> But an omnipotent being could make impossible things possible, right?
No, as far as I understand your question. God can do things that we as humans consider impossible (such as a virgin birth), but He cannot do things that impossible because they are absurd (a square circle).
> Otherwise whatever causes things to be possible or impossible has power over the supposedly omnipotent being.
You mistake the notion of power with the concept of reality. Suppose I can't teleport to Saturn. That's not because the powers of non-teleportation have power over me—there ARE no powers of non-teleportation. Back to God. There is no such thing as a square circle. Irrational absurdities don't deal in power, nor do they have power. They are nothing more than the lack of sense, viz., nonsense.
> If God can't change his will, or reality, then he's not omnipotent.
God change His will. He has free will and the authority to change it, as the Bible adequately shows.
> You'll have to prove that the "omnipotence" does not mean "the power to do anything." Because I do not accept that statement.
Then, as I said, you must give counter-argument with more weight, proving to me that "omnipotence should include the irrational in order to be rational." If you find that claim more acceptable, you must show me so.
> Kinda seems like you're proving all my points for me.
Not a bit. I've shown you on every turn how you are wrong, and you have so far neglected to step up to the plate with a more acceptable definition and explanation.

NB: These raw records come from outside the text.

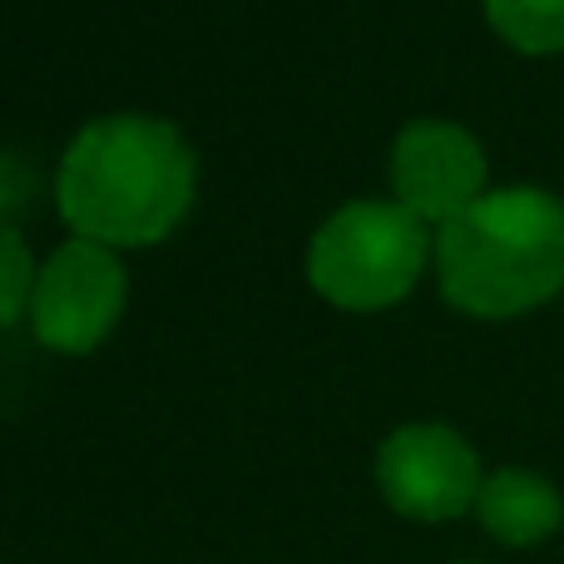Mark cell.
Segmentation results:
<instances>
[{
	"mask_svg": "<svg viewBox=\"0 0 564 564\" xmlns=\"http://www.w3.org/2000/svg\"><path fill=\"white\" fill-rule=\"evenodd\" d=\"M476 516L486 525V535H496L500 545L525 550V545L550 540L564 525V496L545 476H535V470L506 466L496 476H486Z\"/></svg>",
	"mask_w": 564,
	"mask_h": 564,
	"instance_id": "obj_7",
	"label": "cell"
},
{
	"mask_svg": "<svg viewBox=\"0 0 564 564\" xmlns=\"http://www.w3.org/2000/svg\"><path fill=\"white\" fill-rule=\"evenodd\" d=\"M377 486L387 506L406 520H456L480 500V460L460 431L441 421H416L381 441L377 451Z\"/></svg>",
	"mask_w": 564,
	"mask_h": 564,
	"instance_id": "obj_5",
	"label": "cell"
},
{
	"mask_svg": "<svg viewBox=\"0 0 564 564\" xmlns=\"http://www.w3.org/2000/svg\"><path fill=\"white\" fill-rule=\"evenodd\" d=\"M35 278H40V263L30 258V243L15 228H0V327H10L20 312H30Z\"/></svg>",
	"mask_w": 564,
	"mask_h": 564,
	"instance_id": "obj_9",
	"label": "cell"
},
{
	"mask_svg": "<svg viewBox=\"0 0 564 564\" xmlns=\"http://www.w3.org/2000/svg\"><path fill=\"white\" fill-rule=\"evenodd\" d=\"M129 302V278L115 248L69 238L40 263L35 297H30V327L50 351L85 357L119 327Z\"/></svg>",
	"mask_w": 564,
	"mask_h": 564,
	"instance_id": "obj_4",
	"label": "cell"
},
{
	"mask_svg": "<svg viewBox=\"0 0 564 564\" xmlns=\"http://www.w3.org/2000/svg\"><path fill=\"white\" fill-rule=\"evenodd\" d=\"M436 278L470 317H520L564 288V204L545 188H500L436 234Z\"/></svg>",
	"mask_w": 564,
	"mask_h": 564,
	"instance_id": "obj_2",
	"label": "cell"
},
{
	"mask_svg": "<svg viewBox=\"0 0 564 564\" xmlns=\"http://www.w3.org/2000/svg\"><path fill=\"white\" fill-rule=\"evenodd\" d=\"M466 564H470V560H466Z\"/></svg>",
	"mask_w": 564,
	"mask_h": 564,
	"instance_id": "obj_10",
	"label": "cell"
},
{
	"mask_svg": "<svg viewBox=\"0 0 564 564\" xmlns=\"http://www.w3.org/2000/svg\"><path fill=\"white\" fill-rule=\"evenodd\" d=\"M426 268V224L401 204H347L312 234L307 282L347 312L397 307Z\"/></svg>",
	"mask_w": 564,
	"mask_h": 564,
	"instance_id": "obj_3",
	"label": "cell"
},
{
	"mask_svg": "<svg viewBox=\"0 0 564 564\" xmlns=\"http://www.w3.org/2000/svg\"><path fill=\"white\" fill-rule=\"evenodd\" d=\"M486 15L496 35L525 55L564 50V0H486Z\"/></svg>",
	"mask_w": 564,
	"mask_h": 564,
	"instance_id": "obj_8",
	"label": "cell"
},
{
	"mask_svg": "<svg viewBox=\"0 0 564 564\" xmlns=\"http://www.w3.org/2000/svg\"><path fill=\"white\" fill-rule=\"evenodd\" d=\"M194 184V149L174 124L149 115H109L85 124L65 149L55 198L75 238L149 248L184 224Z\"/></svg>",
	"mask_w": 564,
	"mask_h": 564,
	"instance_id": "obj_1",
	"label": "cell"
},
{
	"mask_svg": "<svg viewBox=\"0 0 564 564\" xmlns=\"http://www.w3.org/2000/svg\"><path fill=\"white\" fill-rule=\"evenodd\" d=\"M391 188L406 214L446 228L486 198V149L446 119H416L391 144Z\"/></svg>",
	"mask_w": 564,
	"mask_h": 564,
	"instance_id": "obj_6",
	"label": "cell"
}]
</instances>
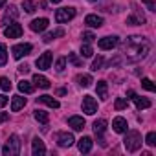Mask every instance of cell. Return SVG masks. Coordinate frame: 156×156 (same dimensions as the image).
<instances>
[{
    "instance_id": "21",
    "label": "cell",
    "mask_w": 156,
    "mask_h": 156,
    "mask_svg": "<svg viewBox=\"0 0 156 156\" xmlns=\"http://www.w3.org/2000/svg\"><path fill=\"white\" fill-rule=\"evenodd\" d=\"M33 83H35V87H39V88H50V81L46 79L44 75H39V73H35L33 75Z\"/></svg>"
},
{
    "instance_id": "10",
    "label": "cell",
    "mask_w": 156,
    "mask_h": 156,
    "mask_svg": "<svg viewBox=\"0 0 156 156\" xmlns=\"http://www.w3.org/2000/svg\"><path fill=\"white\" fill-rule=\"evenodd\" d=\"M105 130H107V121H105V119H98V121H94V132H96V136L99 138V143H101L103 147L107 145V143H105V140L101 138Z\"/></svg>"
},
{
    "instance_id": "46",
    "label": "cell",
    "mask_w": 156,
    "mask_h": 156,
    "mask_svg": "<svg viewBox=\"0 0 156 156\" xmlns=\"http://www.w3.org/2000/svg\"><path fill=\"white\" fill-rule=\"evenodd\" d=\"M90 2H98V0H90Z\"/></svg>"
},
{
    "instance_id": "30",
    "label": "cell",
    "mask_w": 156,
    "mask_h": 156,
    "mask_svg": "<svg viewBox=\"0 0 156 156\" xmlns=\"http://www.w3.org/2000/svg\"><path fill=\"white\" fill-rule=\"evenodd\" d=\"M35 8H37V4L31 2V0H24V2H22V9H24L26 13H33Z\"/></svg>"
},
{
    "instance_id": "29",
    "label": "cell",
    "mask_w": 156,
    "mask_h": 156,
    "mask_svg": "<svg viewBox=\"0 0 156 156\" xmlns=\"http://www.w3.org/2000/svg\"><path fill=\"white\" fill-rule=\"evenodd\" d=\"M35 119L41 121L42 125H46L50 118H48V112H44V110H35Z\"/></svg>"
},
{
    "instance_id": "8",
    "label": "cell",
    "mask_w": 156,
    "mask_h": 156,
    "mask_svg": "<svg viewBox=\"0 0 156 156\" xmlns=\"http://www.w3.org/2000/svg\"><path fill=\"white\" fill-rule=\"evenodd\" d=\"M13 57L15 59H22L24 55H28L30 51H31V44H28V42H24V44H17V46H13Z\"/></svg>"
},
{
    "instance_id": "26",
    "label": "cell",
    "mask_w": 156,
    "mask_h": 156,
    "mask_svg": "<svg viewBox=\"0 0 156 156\" xmlns=\"http://www.w3.org/2000/svg\"><path fill=\"white\" fill-rule=\"evenodd\" d=\"M19 90H20V92H24V94H31V92H33V85H31L30 81L22 79V81L19 83Z\"/></svg>"
},
{
    "instance_id": "18",
    "label": "cell",
    "mask_w": 156,
    "mask_h": 156,
    "mask_svg": "<svg viewBox=\"0 0 156 156\" xmlns=\"http://www.w3.org/2000/svg\"><path fill=\"white\" fill-rule=\"evenodd\" d=\"M85 24L90 26V28H101V26H103V19L98 17V15H87Z\"/></svg>"
},
{
    "instance_id": "27",
    "label": "cell",
    "mask_w": 156,
    "mask_h": 156,
    "mask_svg": "<svg viewBox=\"0 0 156 156\" xmlns=\"http://www.w3.org/2000/svg\"><path fill=\"white\" fill-rule=\"evenodd\" d=\"M6 62H8V48L6 44L0 42V66H4Z\"/></svg>"
},
{
    "instance_id": "16",
    "label": "cell",
    "mask_w": 156,
    "mask_h": 156,
    "mask_svg": "<svg viewBox=\"0 0 156 156\" xmlns=\"http://www.w3.org/2000/svg\"><path fill=\"white\" fill-rule=\"evenodd\" d=\"M57 143H59L61 147H70V145L73 143V136H72L70 132H61V134L57 136Z\"/></svg>"
},
{
    "instance_id": "44",
    "label": "cell",
    "mask_w": 156,
    "mask_h": 156,
    "mask_svg": "<svg viewBox=\"0 0 156 156\" xmlns=\"http://www.w3.org/2000/svg\"><path fill=\"white\" fill-rule=\"evenodd\" d=\"M4 4H6V0H0V8H2Z\"/></svg>"
},
{
    "instance_id": "19",
    "label": "cell",
    "mask_w": 156,
    "mask_h": 156,
    "mask_svg": "<svg viewBox=\"0 0 156 156\" xmlns=\"http://www.w3.org/2000/svg\"><path fill=\"white\" fill-rule=\"evenodd\" d=\"M37 103H44V105H48L51 108H59L61 107V103L55 98H51V96H41V98H37Z\"/></svg>"
},
{
    "instance_id": "13",
    "label": "cell",
    "mask_w": 156,
    "mask_h": 156,
    "mask_svg": "<svg viewBox=\"0 0 156 156\" xmlns=\"http://www.w3.org/2000/svg\"><path fill=\"white\" fill-rule=\"evenodd\" d=\"M31 151H33V154H35V156H42V154L46 152L44 141H42L41 138H33V141H31Z\"/></svg>"
},
{
    "instance_id": "6",
    "label": "cell",
    "mask_w": 156,
    "mask_h": 156,
    "mask_svg": "<svg viewBox=\"0 0 156 156\" xmlns=\"http://www.w3.org/2000/svg\"><path fill=\"white\" fill-rule=\"evenodd\" d=\"M4 35L8 37V39H19L20 35H22V26L20 24H8V28L4 30Z\"/></svg>"
},
{
    "instance_id": "7",
    "label": "cell",
    "mask_w": 156,
    "mask_h": 156,
    "mask_svg": "<svg viewBox=\"0 0 156 156\" xmlns=\"http://www.w3.org/2000/svg\"><path fill=\"white\" fill-rule=\"evenodd\" d=\"M127 96H129V98H130V99L134 101V105H136V107H138L140 110H141V108H149V107H151V101H149L147 98L136 96V94H134L132 90H129V92H127Z\"/></svg>"
},
{
    "instance_id": "11",
    "label": "cell",
    "mask_w": 156,
    "mask_h": 156,
    "mask_svg": "<svg viewBox=\"0 0 156 156\" xmlns=\"http://www.w3.org/2000/svg\"><path fill=\"white\" fill-rule=\"evenodd\" d=\"M112 127H114V132H118V134H123V132H127V119L125 118H121V116H118V118H114V121H112Z\"/></svg>"
},
{
    "instance_id": "24",
    "label": "cell",
    "mask_w": 156,
    "mask_h": 156,
    "mask_svg": "<svg viewBox=\"0 0 156 156\" xmlns=\"http://www.w3.org/2000/svg\"><path fill=\"white\" fill-rule=\"evenodd\" d=\"M96 90H98V94H99V98H101V99H107L108 87H107V83H105V81H98V87H96Z\"/></svg>"
},
{
    "instance_id": "38",
    "label": "cell",
    "mask_w": 156,
    "mask_h": 156,
    "mask_svg": "<svg viewBox=\"0 0 156 156\" xmlns=\"http://www.w3.org/2000/svg\"><path fill=\"white\" fill-rule=\"evenodd\" d=\"M64 64H66V59L61 57V59L57 61V64H55V70H57V72H62V70H64Z\"/></svg>"
},
{
    "instance_id": "41",
    "label": "cell",
    "mask_w": 156,
    "mask_h": 156,
    "mask_svg": "<svg viewBox=\"0 0 156 156\" xmlns=\"http://www.w3.org/2000/svg\"><path fill=\"white\" fill-rule=\"evenodd\" d=\"M9 119V114L8 112H0V123H4V121H8Z\"/></svg>"
},
{
    "instance_id": "25",
    "label": "cell",
    "mask_w": 156,
    "mask_h": 156,
    "mask_svg": "<svg viewBox=\"0 0 156 156\" xmlns=\"http://www.w3.org/2000/svg\"><path fill=\"white\" fill-rule=\"evenodd\" d=\"M62 35H64V30H55V31H50V33H46L42 41H44V42H51L55 37H62Z\"/></svg>"
},
{
    "instance_id": "15",
    "label": "cell",
    "mask_w": 156,
    "mask_h": 156,
    "mask_svg": "<svg viewBox=\"0 0 156 156\" xmlns=\"http://www.w3.org/2000/svg\"><path fill=\"white\" fill-rule=\"evenodd\" d=\"M68 125L73 130H83L85 129V119L81 116H72V118H68Z\"/></svg>"
},
{
    "instance_id": "28",
    "label": "cell",
    "mask_w": 156,
    "mask_h": 156,
    "mask_svg": "<svg viewBox=\"0 0 156 156\" xmlns=\"http://www.w3.org/2000/svg\"><path fill=\"white\" fill-rule=\"evenodd\" d=\"M145 22V17L143 15H134V17H129L127 19V24H132V26H138V24H143Z\"/></svg>"
},
{
    "instance_id": "5",
    "label": "cell",
    "mask_w": 156,
    "mask_h": 156,
    "mask_svg": "<svg viewBox=\"0 0 156 156\" xmlns=\"http://www.w3.org/2000/svg\"><path fill=\"white\" fill-rule=\"evenodd\" d=\"M83 112H87L88 116H92V114L98 112V101L92 96H85L83 98Z\"/></svg>"
},
{
    "instance_id": "17",
    "label": "cell",
    "mask_w": 156,
    "mask_h": 156,
    "mask_svg": "<svg viewBox=\"0 0 156 156\" xmlns=\"http://www.w3.org/2000/svg\"><path fill=\"white\" fill-rule=\"evenodd\" d=\"M17 17H19V9H17L15 6H9V8L6 9V15H4V20H2V22L8 26V24H9L11 20H15Z\"/></svg>"
},
{
    "instance_id": "39",
    "label": "cell",
    "mask_w": 156,
    "mask_h": 156,
    "mask_svg": "<svg viewBox=\"0 0 156 156\" xmlns=\"http://www.w3.org/2000/svg\"><path fill=\"white\" fill-rule=\"evenodd\" d=\"M141 2L149 8V11H156V4H154V0H141Z\"/></svg>"
},
{
    "instance_id": "45",
    "label": "cell",
    "mask_w": 156,
    "mask_h": 156,
    "mask_svg": "<svg viewBox=\"0 0 156 156\" xmlns=\"http://www.w3.org/2000/svg\"><path fill=\"white\" fill-rule=\"evenodd\" d=\"M51 2H53V4H57V2H61V0H51Z\"/></svg>"
},
{
    "instance_id": "12",
    "label": "cell",
    "mask_w": 156,
    "mask_h": 156,
    "mask_svg": "<svg viewBox=\"0 0 156 156\" xmlns=\"http://www.w3.org/2000/svg\"><path fill=\"white\" fill-rule=\"evenodd\" d=\"M116 44H118V37H103V39H99V42H98V46H99L101 50H112Z\"/></svg>"
},
{
    "instance_id": "1",
    "label": "cell",
    "mask_w": 156,
    "mask_h": 156,
    "mask_svg": "<svg viewBox=\"0 0 156 156\" xmlns=\"http://www.w3.org/2000/svg\"><path fill=\"white\" fill-rule=\"evenodd\" d=\"M151 50V44L147 41H143V37H130L125 44V51L130 55V61H138L143 59Z\"/></svg>"
},
{
    "instance_id": "37",
    "label": "cell",
    "mask_w": 156,
    "mask_h": 156,
    "mask_svg": "<svg viewBox=\"0 0 156 156\" xmlns=\"http://www.w3.org/2000/svg\"><path fill=\"white\" fill-rule=\"evenodd\" d=\"M101 64H103V57L99 55V57H98V59H96V61L92 62V70H94V72H98V70L101 68Z\"/></svg>"
},
{
    "instance_id": "31",
    "label": "cell",
    "mask_w": 156,
    "mask_h": 156,
    "mask_svg": "<svg viewBox=\"0 0 156 156\" xmlns=\"http://www.w3.org/2000/svg\"><path fill=\"white\" fill-rule=\"evenodd\" d=\"M0 88H2L4 92H9L11 90V81L8 79V77H0Z\"/></svg>"
},
{
    "instance_id": "2",
    "label": "cell",
    "mask_w": 156,
    "mask_h": 156,
    "mask_svg": "<svg viewBox=\"0 0 156 156\" xmlns=\"http://www.w3.org/2000/svg\"><path fill=\"white\" fill-rule=\"evenodd\" d=\"M123 143H125V149L129 152H134V151H138L141 147V134L138 130H130V132H127Z\"/></svg>"
},
{
    "instance_id": "9",
    "label": "cell",
    "mask_w": 156,
    "mask_h": 156,
    "mask_svg": "<svg viewBox=\"0 0 156 156\" xmlns=\"http://www.w3.org/2000/svg\"><path fill=\"white\" fill-rule=\"evenodd\" d=\"M51 51H44L37 61H35V64H37V68L39 70H48L50 68V64H51Z\"/></svg>"
},
{
    "instance_id": "14",
    "label": "cell",
    "mask_w": 156,
    "mask_h": 156,
    "mask_svg": "<svg viewBox=\"0 0 156 156\" xmlns=\"http://www.w3.org/2000/svg\"><path fill=\"white\" fill-rule=\"evenodd\" d=\"M48 19H35L31 24H30V28H31V31H35V33H39V31H44L46 28H48Z\"/></svg>"
},
{
    "instance_id": "35",
    "label": "cell",
    "mask_w": 156,
    "mask_h": 156,
    "mask_svg": "<svg viewBox=\"0 0 156 156\" xmlns=\"http://www.w3.org/2000/svg\"><path fill=\"white\" fill-rule=\"evenodd\" d=\"M114 107H116V110H123V108H127V101L123 98H118L116 103H114Z\"/></svg>"
},
{
    "instance_id": "23",
    "label": "cell",
    "mask_w": 156,
    "mask_h": 156,
    "mask_svg": "<svg viewBox=\"0 0 156 156\" xmlns=\"http://www.w3.org/2000/svg\"><path fill=\"white\" fill-rule=\"evenodd\" d=\"M75 81L79 83L81 87H85V88H87V87H90V85H92V77H90L88 73H81V75H77V77H75Z\"/></svg>"
},
{
    "instance_id": "34",
    "label": "cell",
    "mask_w": 156,
    "mask_h": 156,
    "mask_svg": "<svg viewBox=\"0 0 156 156\" xmlns=\"http://www.w3.org/2000/svg\"><path fill=\"white\" fill-rule=\"evenodd\" d=\"M68 61H70L73 66H81V64H83V61H81L79 57H77L75 53H68Z\"/></svg>"
},
{
    "instance_id": "32",
    "label": "cell",
    "mask_w": 156,
    "mask_h": 156,
    "mask_svg": "<svg viewBox=\"0 0 156 156\" xmlns=\"http://www.w3.org/2000/svg\"><path fill=\"white\" fill-rule=\"evenodd\" d=\"M81 55H83V57H92V55H94V51H92V46H90L88 42L81 46Z\"/></svg>"
},
{
    "instance_id": "33",
    "label": "cell",
    "mask_w": 156,
    "mask_h": 156,
    "mask_svg": "<svg viewBox=\"0 0 156 156\" xmlns=\"http://www.w3.org/2000/svg\"><path fill=\"white\" fill-rule=\"evenodd\" d=\"M141 87L145 90H149V92H154V85H152V81L149 79V77H143V79H141Z\"/></svg>"
},
{
    "instance_id": "4",
    "label": "cell",
    "mask_w": 156,
    "mask_h": 156,
    "mask_svg": "<svg viewBox=\"0 0 156 156\" xmlns=\"http://www.w3.org/2000/svg\"><path fill=\"white\" fill-rule=\"evenodd\" d=\"M73 17H75V8H61V9H57V13H55V20H57L59 24H64V22L72 20Z\"/></svg>"
},
{
    "instance_id": "3",
    "label": "cell",
    "mask_w": 156,
    "mask_h": 156,
    "mask_svg": "<svg viewBox=\"0 0 156 156\" xmlns=\"http://www.w3.org/2000/svg\"><path fill=\"white\" fill-rule=\"evenodd\" d=\"M20 138L17 136V134H13V136H9V140L6 141V145L2 147V154L4 156H17L19 152H20Z\"/></svg>"
},
{
    "instance_id": "20",
    "label": "cell",
    "mask_w": 156,
    "mask_h": 156,
    "mask_svg": "<svg viewBox=\"0 0 156 156\" xmlns=\"http://www.w3.org/2000/svg\"><path fill=\"white\" fill-rule=\"evenodd\" d=\"M92 145H94V141H92V138H88V136H85V138L79 140V151H81V152H90V151H92Z\"/></svg>"
},
{
    "instance_id": "42",
    "label": "cell",
    "mask_w": 156,
    "mask_h": 156,
    "mask_svg": "<svg viewBox=\"0 0 156 156\" xmlns=\"http://www.w3.org/2000/svg\"><path fill=\"white\" fill-rule=\"evenodd\" d=\"M6 105H8V98L6 96H0V108L6 107Z\"/></svg>"
},
{
    "instance_id": "40",
    "label": "cell",
    "mask_w": 156,
    "mask_h": 156,
    "mask_svg": "<svg viewBox=\"0 0 156 156\" xmlns=\"http://www.w3.org/2000/svg\"><path fill=\"white\" fill-rule=\"evenodd\" d=\"M94 39H96V37H94V33H90V31L83 33V41H85V42H88V44H90V42H94Z\"/></svg>"
},
{
    "instance_id": "36",
    "label": "cell",
    "mask_w": 156,
    "mask_h": 156,
    "mask_svg": "<svg viewBox=\"0 0 156 156\" xmlns=\"http://www.w3.org/2000/svg\"><path fill=\"white\" fill-rule=\"evenodd\" d=\"M145 143H147V145H151V147H152V145H156V132H149V134H147V138H145Z\"/></svg>"
},
{
    "instance_id": "22",
    "label": "cell",
    "mask_w": 156,
    "mask_h": 156,
    "mask_svg": "<svg viewBox=\"0 0 156 156\" xmlns=\"http://www.w3.org/2000/svg\"><path fill=\"white\" fill-rule=\"evenodd\" d=\"M24 105H26V98H22V96H15L13 101H11V110H13V112H19Z\"/></svg>"
},
{
    "instance_id": "43",
    "label": "cell",
    "mask_w": 156,
    "mask_h": 156,
    "mask_svg": "<svg viewBox=\"0 0 156 156\" xmlns=\"http://www.w3.org/2000/svg\"><path fill=\"white\" fill-rule=\"evenodd\" d=\"M19 70H20V73H28V72H30V66L24 64V66H19Z\"/></svg>"
}]
</instances>
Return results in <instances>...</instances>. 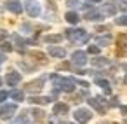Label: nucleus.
I'll list each match as a JSON object with an SVG mask.
<instances>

> I really like that you brought up God's omniscience. If you're still willing to play ball, I've got a little question to ask you:
You haven't responded with anything rational about omnipotence, so I don't know why I should venture into another realm of absurdity, but for now I'll play along.
> If God is morally perfect, does he know what it's like to want to commit evil?
You've stepped outside of omniscience already. This is a question of morality, not omniscience, and it's another absurdity. Let me throw out a few nonsense questions for you, all of which are in the same vein:
- Does God know what it's like to not know everything?
- Does God know what it's like to learn?
- Can God really believe anything?
- Can God think?
- Etc. ad absurdum
Just like omnipotence, people drastically misunderstand and abuse what omniscience is. When we say that God is omniscient, we are undeniably talking about all things that are proper objects of knowledge. For instance, God doesn't know what it's like to learn, he doesn't know what it's like not to know everything, he doesn't know what would happen if an unstoppable force met an immoveable wall. These are absurdities. By omniscience we mean that God knows himself and all other things, whether they are past, present, or future, and he knows them exhaustively and to both extents of eternity. Such knowledge cannot come about through reasoning, process, empiricism, induction or deduction, and it certainly doesn't embrace the absurd, the impossible, or the self-contradictory.
To complicate the problem of defining omniscience, it can't be established what knowledge really is and how it all works. What are the principle grounds of knowledge, and particularly of God's knowledge? Does he evaluate propositions? Does he perceive? What about intuitions, reasoning, logic, and creativity? We consider knowledge to be the result of neurobiological events, but what is it for God?
But let's continue on to the true issue at hand: Is an omniscient being capable of thought? Of course he is, because thoughts are more than just knowledge, and they are more than just evaluating propositions, and the Bible defines God's mind as...
- creating new information (Isa. 40-48)
- showing comprehension
- gaining new information (Gn. 22.12, but it's not new knowledge)
- He orders the cosmos (Gn. 1)
- He designs (viz., the plan for the temple)
- He deliberates (Hos. 11.8)
- He can reason with people (the whole book of Malachi; Gn. 18.17-33)
- He can change a course of action (Ex. 32; 1 Sam. 8-12)
- He remembers (all over the place)
None of these conditions negates His omniscience. Generation of thoughts is not a process that negates His omniscience. If God is going to be responsive to human free will, which the Bible indicates He is (Jer. 18.1-12, Jonah 3), then thought does not imply a change of divine characteristics.
Is God's omniscience propositional or non-propositional? Can God have beliefs (since beliefs can be true, and beliefs are different than knowledge)? Are God's beliefs occurrent or dispositional? As you can see, this can all get pretty deep pretty quickly. At root, a cognitive faculty is simply a particular ability to know something, and since God knows everything, his cognitive faculties are both complete and operational. Perhaps we can define God's omniscience as:
- Having knowledge of all true propositions and having no false beliefs
- Having knowledge that is not surpassed or surpassable.